> GIVEN EXERCISE
Could you write out every entry exactly as it stands?

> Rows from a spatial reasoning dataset
• • • •

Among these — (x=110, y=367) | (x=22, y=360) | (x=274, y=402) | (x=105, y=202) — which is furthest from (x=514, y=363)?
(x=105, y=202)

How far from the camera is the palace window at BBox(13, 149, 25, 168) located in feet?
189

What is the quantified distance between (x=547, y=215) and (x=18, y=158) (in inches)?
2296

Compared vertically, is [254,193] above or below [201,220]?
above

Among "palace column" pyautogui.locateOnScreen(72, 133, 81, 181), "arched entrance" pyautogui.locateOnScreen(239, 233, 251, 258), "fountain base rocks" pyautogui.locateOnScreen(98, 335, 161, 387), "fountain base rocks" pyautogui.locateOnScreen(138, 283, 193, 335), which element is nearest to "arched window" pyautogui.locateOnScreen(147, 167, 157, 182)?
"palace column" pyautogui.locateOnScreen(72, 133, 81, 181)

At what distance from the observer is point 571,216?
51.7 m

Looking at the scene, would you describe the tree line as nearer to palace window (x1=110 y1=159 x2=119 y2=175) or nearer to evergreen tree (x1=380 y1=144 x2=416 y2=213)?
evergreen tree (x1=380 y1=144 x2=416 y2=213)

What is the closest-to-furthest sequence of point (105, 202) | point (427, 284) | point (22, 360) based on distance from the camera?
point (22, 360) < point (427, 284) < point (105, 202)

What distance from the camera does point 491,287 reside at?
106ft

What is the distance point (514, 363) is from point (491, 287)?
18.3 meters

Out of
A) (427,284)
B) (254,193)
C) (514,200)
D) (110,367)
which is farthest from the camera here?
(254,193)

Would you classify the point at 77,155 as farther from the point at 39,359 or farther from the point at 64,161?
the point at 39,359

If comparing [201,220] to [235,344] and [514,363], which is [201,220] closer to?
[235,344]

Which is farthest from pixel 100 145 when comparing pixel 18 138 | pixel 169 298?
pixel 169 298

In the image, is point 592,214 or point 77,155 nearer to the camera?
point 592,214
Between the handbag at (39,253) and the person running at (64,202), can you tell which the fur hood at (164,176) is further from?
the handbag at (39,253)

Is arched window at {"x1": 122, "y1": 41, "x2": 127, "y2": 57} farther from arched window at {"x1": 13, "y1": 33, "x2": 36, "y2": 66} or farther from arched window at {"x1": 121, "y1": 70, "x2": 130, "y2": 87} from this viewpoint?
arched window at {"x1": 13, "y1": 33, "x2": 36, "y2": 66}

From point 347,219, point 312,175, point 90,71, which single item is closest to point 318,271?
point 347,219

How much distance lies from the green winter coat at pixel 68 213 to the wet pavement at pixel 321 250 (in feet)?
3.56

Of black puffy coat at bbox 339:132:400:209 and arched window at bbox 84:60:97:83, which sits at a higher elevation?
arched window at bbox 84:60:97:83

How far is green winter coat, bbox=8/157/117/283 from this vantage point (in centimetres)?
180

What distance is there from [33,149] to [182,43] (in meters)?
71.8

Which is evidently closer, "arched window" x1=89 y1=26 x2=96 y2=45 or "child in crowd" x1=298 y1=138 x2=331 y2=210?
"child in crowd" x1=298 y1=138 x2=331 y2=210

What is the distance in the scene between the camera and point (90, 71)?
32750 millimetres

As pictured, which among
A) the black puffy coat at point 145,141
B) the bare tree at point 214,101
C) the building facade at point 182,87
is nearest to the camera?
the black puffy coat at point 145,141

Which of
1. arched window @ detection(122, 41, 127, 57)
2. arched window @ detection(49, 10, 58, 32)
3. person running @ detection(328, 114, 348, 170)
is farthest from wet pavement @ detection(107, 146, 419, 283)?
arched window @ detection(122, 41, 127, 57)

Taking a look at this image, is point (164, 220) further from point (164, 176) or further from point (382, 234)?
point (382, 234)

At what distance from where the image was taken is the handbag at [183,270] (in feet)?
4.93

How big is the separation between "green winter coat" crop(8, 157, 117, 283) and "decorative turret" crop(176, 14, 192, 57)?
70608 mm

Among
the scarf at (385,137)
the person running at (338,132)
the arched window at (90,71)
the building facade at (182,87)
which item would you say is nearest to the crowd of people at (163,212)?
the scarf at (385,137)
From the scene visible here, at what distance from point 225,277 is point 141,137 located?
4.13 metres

• • • •

> SOLUTION TO THIS TASK
Among these — (x=110, y=367) | (x=22, y=360) | (x=274, y=402) | (x=105, y=202) — which is furthest from (x=514, y=363)?
(x=105, y=202)

How far from the camera is the palace window at BBox(13, 149, 25, 168) located in feet?
189

What is the quantified distance between (x=547, y=215) and (x=18, y=158) (in inches)?
2296

Compared vertically, is [254,193] above or below [201,220]?
above

Among "palace column" pyautogui.locateOnScreen(72, 133, 81, 181), "arched entrance" pyautogui.locateOnScreen(239, 233, 251, 258), "fountain base rocks" pyautogui.locateOnScreen(98, 335, 161, 387), "fountain base rocks" pyautogui.locateOnScreen(138, 283, 193, 335), which element is nearest to "arched window" pyautogui.locateOnScreen(147, 167, 157, 182)?
"palace column" pyautogui.locateOnScreen(72, 133, 81, 181)

At what distance from the observer is point 571,216?
51.7 m

Looking at the scene, would you describe the tree line as nearer to palace window (x1=110 y1=159 x2=119 y2=175) or nearer to evergreen tree (x1=380 y1=144 x2=416 y2=213)?
evergreen tree (x1=380 y1=144 x2=416 y2=213)

What is the closest-to-furthest sequence of point (105, 202) | point (427, 284) | point (22, 360) based on distance from the camera?
point (22, 360) < point (427, 284) < point (105, 202)

What distance from the camera does point 491,287 reside at?
106ft

What is the distance point (514, 363) is from point (491, 287)?
18.3 meters

Out of
A) (427,284)
B) (254,193)
C) (514,200)
D) (110,367)
which is farthest from the camera here?
(254,193)

Would you classify the point at 77,155 as farther from the point at 39,359 or farther from the point at 64,161?
the point at 39,359

If comparing [201,220] to [235,344] and [514,363], which is [201,220] closer to?
[235,344]

Which is farthest from pixel 100 145 when comparing pixel 18 138 | pixel 169 298?
pixel 169 298

In the image, is point 592,214 or point 77,155 nearer to the camera?
point 592,214
Between the handbag at (39,253) and the person running at (64,202), can you tell which the fur hood at (164,176) is further from?
the handbag at (39,253)

Is arched window at {"x1": 122, "y1": 41, "x2": 127, "y2": 57} farther from arched window at {"x1": 13, "y1": 33, "x2": 36, "y2": 66} or farther from arched window at {"x1": 121, "y1": 70, "x2": 130, "y2": 87} from this viewpoint?
arched window at {"x1": 13, "y1": 33, "x2": 36, "y2": 66}

From point 347,219, point 312,175, point 90,71, which single item is closest to point 318,271?
point 347,219

How much distance lies from the green winter coat at pixel 68 213 to the wet pavement at pixel 321 250 (in feet)?
3.56

Of black puffy coat at bbox 339:132:400:209 and arched window at bbox 84:60:97:83, which sits at a higher elevation?
arched window at bbox 84:60:97:83

How far is green winter coat, bbox=8/157/117/283 from this vantage point (in centimetres)?
180

What distance is there from [33,149] to [182,43] (in meters)?
71.8

Which is evidently closer, "arched window" x1=89 y1=26 x2=96 y2=45 or "child in crowd" x1=298 y1=138 x2=331 y2=210?
"child in crowd" x1=298 y1=138 x2=331 y2=210

What is the distance in the scene between the camera and point (90, 71)?
32750 millimetres

As pictured, which among
A) the black puffy coat at point 145,141
B) the bare tree at point 214,101
C) the building facade at point 182,87
is nearest to the camera?
the black puffy coat at point 145,141

Which of
1. arched window @ detection(122, 41, 127, 57)
2. arched window @ detection(49, 10, 58, 32)
3. person running @ detection(328, 114, 348, 170)
is farthest from wet pavement @ detection(107, 146, 419, 283)?
arched window @ detection(122, 41, 127, 57)

Taking a look at this image, is point (164, 220) further from point (164, 176) or further from point (382, 234)?
point (382, 234)

At what distance from where the image was taken is the handbag at [183,270] (in feet)?
4.93

How big is the separation between "green winter coat" crop(8, 157, 117, 283) and "decorative turret" crop(176, 14, 192, 57)?
70608 mm

Among
the scarf at (385,137)
the person running at (338,132)
the arched window at (90,71)
the building facade at (182,87)
which item would you say is nearest to the crowd of people at (163,212)?
the scarf at (385,137)
From the scene visible here, at what distance from point 225,277 is point 141,137 located?
4.13 metres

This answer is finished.